### Document:
= = = = = = =

Amtrak Joe Versus the Robber Barons: How Wall Street is destroying the promise of Biden's big bet on rail infrastructure.

AuthorLongman, Phillip
PositionUNWINDING MONOPOLIES

As expected, when a chief executive nicknamed "Amtrak Joe" put together his signature infrastructure bill, it contained an unprecedented sum for expanding rail service across the country: $60 billion over 10 years. Perhaps more surprisingly, it attracted enough support from Republicans to pass the Senate in August. Though as of this writing Democrats in the House are divided over how and whether to tie the bill to other agendas, it seems likely that Biden will eventually realize his ambition to tilt far more transportation dollars toward rail.

It's a worthy goal. The bill promises to furnish a more convenient and environmentally friendly mode of travel between destinations that are far enough apart to make driving tedious but close enough together to make flying impossible, or at best impractical. You might never use these new trains yourself, but those who do will benefit you by creating less traffic congestion, cleaner air, and a cooler planet. Removing more freight from pavement-pounding long-haul semitrucks onto super-fuel efficient trains will make driving safer and more pleasant and would yield huge reductions in carbon emissions.

But for any of this to happen on any meaningful scale, the Biden administration will need to do more than just invest more public money in train travel. It will also need to reverse decades of deregulation, lax antitrust enforcement, and other policy blunders that have left modern-day robber barons in control of nearly all the nation's highly monopolized railroad infrastructure, just as they were in the worst days of the Gilded Age. Only this time, the financiers aren't presiding over an expanding rail system; they're selling it off and permanently liquidating its assets for short-term economic gain.

Unless Biden takes on the financiers, even maintaining Amtrak service, let alone expanding it, will become ridiculously expensive. Here's an example that shows why.

Amtrak for decades offered train service along the Gulf Coast corridor between New Orleans and Mobile, Alabama. In 2005, Hurricane Katrina badly damaged the tracks. The two giant corporate rail systems that own the line, Norfolk Southern and CSX, made the necessary repairs and within a year resumed running their own freight trains. But Amtrak service has never returned.

It is not that people in the region don't want their Amtrak trains back. A broad coalition of civic and business leaders, including Mississippi Republican Senator Roger Wicker, has been trying for years to persuade the railroads to let Amtrak resume operating. They point to a study by the Trent Lott National Center at the University of Southern Mississippi that says restoring Amtrak service will boost tourism significantly, greatly benefiting Mississippi's beaches and casinos. They point to the report of a special Gulf Coast Working Group, created by Congress, that estimates the cost of resuming Gulf Coast passenger service at $5.4 million. They point to the fact that the Biden administration, Amtrak, and the state governments of Louisiana and Mississippi are all committed to furnishing the necessary operating funds.

= = = = = = =

### Records to use:

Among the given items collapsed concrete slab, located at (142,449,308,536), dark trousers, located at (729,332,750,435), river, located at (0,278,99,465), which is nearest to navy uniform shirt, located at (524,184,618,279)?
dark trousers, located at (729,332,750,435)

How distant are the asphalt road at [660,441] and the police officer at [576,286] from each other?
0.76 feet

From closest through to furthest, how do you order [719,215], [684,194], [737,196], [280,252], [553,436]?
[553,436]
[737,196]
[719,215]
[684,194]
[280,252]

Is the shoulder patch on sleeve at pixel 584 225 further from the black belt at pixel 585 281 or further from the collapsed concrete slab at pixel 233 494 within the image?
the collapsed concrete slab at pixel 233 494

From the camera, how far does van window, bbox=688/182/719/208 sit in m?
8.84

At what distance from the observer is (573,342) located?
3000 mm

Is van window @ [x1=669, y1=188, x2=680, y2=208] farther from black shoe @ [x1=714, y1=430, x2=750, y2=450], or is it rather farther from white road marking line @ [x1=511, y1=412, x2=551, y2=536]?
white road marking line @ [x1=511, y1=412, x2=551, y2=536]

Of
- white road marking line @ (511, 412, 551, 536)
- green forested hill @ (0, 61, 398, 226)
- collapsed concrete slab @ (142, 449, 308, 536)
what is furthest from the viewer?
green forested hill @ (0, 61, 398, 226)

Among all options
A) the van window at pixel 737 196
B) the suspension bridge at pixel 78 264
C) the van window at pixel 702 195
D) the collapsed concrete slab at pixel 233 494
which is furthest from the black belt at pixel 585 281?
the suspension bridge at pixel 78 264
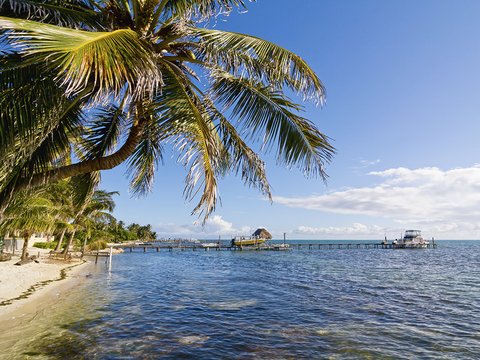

= = = = = = =

### Written instruction 1:
Reproduce the rows word for word, everything from the line containing "Is the shoulder" down to the end of the rows, and leave out the pictures.
### Written instruction 2:
Pick up the article on Biden's rail bill after its final sentence and carry it forward.

### Task result 1:
Is the shoulder patch on sleeve at pixel 584 225 further from the black belt at pixel 585 281 or further from the collapsed concrete slab at pixel 233 494 within the image?
the collapsed concrete slab at pixel 233 494

From the camera, how far does van window, bbox=688/182/719/208 sit in m?
8.84

At what distance from the observer is (573,342) located?
3000 mm

Is van window @ [x1=669, y1=188, x2=680, y2=208] farther from black shoe @ [x1=714, y1=430, x2=750, y2=450], or is it rather farther from white road marking line @ [x1=511, y1=412, x2=551, y2=536]?
white road marking line @ [x1=511, y1=412, x2=551, y2=536]

Of
- white road marking line @ (511, 412, 551, 536)
- green forested hill @ (0, 61, 398, 226)
- collapsed concrete slab @ (142, 449, 308, 536)
what is furthest from the viewer?
green forested hill @ (0, 61, 398, 226)

Among all options
A) the van window at pixel 737 196
B) the suspension bridge at pixel 78 264
C) the van window at pixel 702 195
D) the collapsed concrete slab at pixel 233 494
which is furthest from the black belt at pixel 585 281?
the suspension bridge at pixel 78 264

### Task result 2:
But after five years of negotiations, you still can't take the train to Gulfport, Biloxi, Pascagoula, or anywhere else along the Gulf Coast. CSX, which controls most of the track along the route, insists that restoring Amtrak service would interfere with the six to eight freight trains it runs daily along the coast. It's an argument that rail corporations often deploy against passenger service.

The objection is absurd on its face. During World War II, when troop and military freight trains crowded this route along with civilian freight traffic long since lost to trucks, dispatchers still managed to move 11 scheduled passenger trains per day between Mobile and New Orleans. These included the storied "Pan American" of country music fame. And they did it using telegraphs and hand-operated semaphores, not the efficient GPS technology available today.

CSX's recalcitrance is a negotiating strategy to get Amtrak to either go away or pony up for huge infrastructure investments that would mostly benefit CSX itself. The railroad says restoring two Amtrak trains requires a second main track, new sidings, siding extensions, yard bypasses, and modernization of drawbridges. At one point, CSX put the price tag at $2 billion--orders of magnitude more than estimates provided by the Federal Railway Administration and other independent experts.

Such maneuverings reflect the growing power of hedge funds and other "activist investors" over the railroad industry. In 2017, the financier Paul Hilal used his activist fund Mantle Ridge to buy a nearly $2 billion stake in CSX and win control of its board. Hilal used this power to depose CSX's long-standing management and replace it with a team of downsizing specialists committed to boosting short-term profits by shrinking the railroad's physical assets...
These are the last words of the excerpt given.